(±)-Domesticine, a novel and selective α 1D-adrenoceptor antagonist in animal tissues and human α 1-adrenoceptors

Abstract

The pharmacological profile of (±)-domesticine, a novel α 1-adrenoceptor antagonist, was examined in animal tissues and Chinese hamster ovary (CHO) cells expressing cloned human α 1-adrenoceptor subtypes and compared with the properties of BMY-7378 ([8-(2-[4-(2-methoxy-phenyl)-1-piperazinyl]ethyl)-8-azaspirol [4.5]decane-7,9-dione dihydrochloride], the prototypical α 1D-adrenoceptor antagonist. Both (±)-domesticine and BMY-7378 were more potent in inhibiting the phenylephrine-induced contraction in rat thoracic aorta than tail artery or spleen. The selectivity of (±)-domesticine to inhibit phenylephrine-induced contraction in rat thoracic aorta was 32- and 17-fold higher than that in tail artery and spleen, respectively, while that of BMY-7378 it was 125- and 11-fold, respectively. The functional affinity profiles of these compounds for the α 1-adrenoceptor subtypes in animal tissues were consistent with the respective binding affinity profiles in cloned human α 1-adrenoceptor subtypes. (±)-Domesticine displayed a 34- and 9-fold higher selectivity for α 1d-adrenoceptor than for α 1a- and α 1b-adrenoceptor, respectively, while BMY-7378 showed a selectivity for α 1d-adrenoceptor of 102-fold higher than that of α 1a-adrenoceptor and 21-fold higher than that of α 1b-adrenoceptor. Interestingly, in [ 3H]8-OH-DPAT (8-hidroxy-2-(di- n-propyl-amino)tetraline hidrobromide) binding to 5-HT 1A receptors of rat cerebral cortex, (±)-domesticine showed a 183-fold higher selectivity for α 1D-adrenoceptor relative to 5-HT 1A receptor, whereas BMY-7378 displayed a similar affinity at this receptor with respect to the α 1D-adrenoceptor (0.89-fold). Both compounds, however, showed a weak affinity for 5-HT 2A/5-HT 2C receptors in rat frontal cortex. These results suggest that (±)-domesticine is more potent for α 1D-adrenoceptor than for α 1A- or α 1B-adrenoceptor subtypes and it is highly selective compared to 5-HT 1A and other receptors.

#### Data extract
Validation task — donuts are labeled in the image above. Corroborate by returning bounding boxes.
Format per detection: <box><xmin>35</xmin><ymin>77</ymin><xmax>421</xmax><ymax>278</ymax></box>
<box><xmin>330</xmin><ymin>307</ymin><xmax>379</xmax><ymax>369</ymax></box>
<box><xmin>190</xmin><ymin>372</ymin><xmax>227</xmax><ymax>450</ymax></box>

#### Instructions for the task
Please state how many times more selective (±)-domesticine was for the α 1D-adrenoceptor than for the 5-HT 1A receptor, according to the domesticine abstract. The material is separate from the domesticine abstract.

#### Task response
183-fold.